Stockage, conservation et recettes alternatives (pancakes infusés, hasch, différentes farines)
Conserver correctement des comestibles est tout aussi important que leur préparation. Un gâteau laissé à l’air libre perdra de sa fraîcheur et pourra voir sa puissance se modifier avec le temps. Pensez à traiter vos préparations comme des produits sensibles : protégez‑les de l’humidité, de la chaleur et de la lumière. Une anecdote : un pâtissier amateur m’a raconté avoir perdu l’arôme d’un gâteau après un weekend sur le rebord de fenêtre — la température et le soleil avaient transformé la texture.
Voici quelques conseils pratiques, présentés de façon claire :
- Utilisez un contenant hermétique.
- Étiquetez avec la date et le contenu.
- Réfrigérez pour quelques jours, congelez pour une conservation plus longue.
- Séparez les portions pour éviter les erreurs de dosage ultérieures.
| Méthode de conservation | Durée indicative | Remarques |
|---|---|---|
| Température ambiante (conteneur hermétique) | Quelques jours | Pratique pour consommation rapide. Éviter la chaleur et l’humidité. |
| Réfrigération | Jusqu’à une semaine | Bonne option pour préserver texture et fraîcheur. |
| Congélation | Plusieurs mois | Idéal pour stocker en portions. Bien emballer pour éviter le dessèchement. |
Quant aux variantes culinaires, il existe de nombreuses façons d’explorer sans répéter la même recette. Par exemple, les pancakes infusés offrent une alternative simple pour le petit déjeuner : c’est moins formel qu’un gâteau et on peut doser plus facilement par crêpe. Le hasch peut aussi être intégré, mais il nécessite une préparation préalable pour activer les cannabinoïdes ; c’est une nuance technique importante, pas un simple substitut.

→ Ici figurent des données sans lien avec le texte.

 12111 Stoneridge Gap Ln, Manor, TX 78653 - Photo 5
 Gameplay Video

Enfin, jouer sur les farines change la texture et l’empreinte gustative. Voici quelques idées à envisager :
- Farine d’amande pour plus de richesse et une texture moelleuse.

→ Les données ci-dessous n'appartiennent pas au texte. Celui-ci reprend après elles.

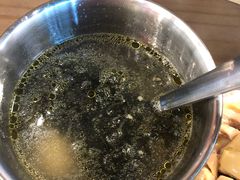 -阿金大白·上海菜馆(新天地店)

- Farine d’avoine pour une option rustique et rassasiante.
- Farines sans gluten pour les personnes sensibles ou intolérantes.
Ces choix permettent d’adapter la préparation à vos goûts et besoins. Pensez toujours à portionner et à étiqueter. Une bonne conservation et une attention au dosage rendent l’expérience plus sûre et plus agréable pour tous.
Prêt à passer en cuisine? Commencez par décarboxyler et infuser votre beurre cannabique, puis suivez une méthode simple : mélanger ingrédients secs et humides, incorporer le beurre, cuire dans un four préchauffé (environ 25–40 minutes selon la recette) et laisser refroidir avant de découper en portions égales. Rappelez‑vous d’attendre 30–120 minutes pour évaluer les effets, conservez les parts au frais dans un contenant hermétique et privilégiez de petites doses en testant différentes variétés pour ajuster saveurs et intensité ; essayez cette space cake recette en toute prudence et amusez‑vous à personnaliser les saveurs.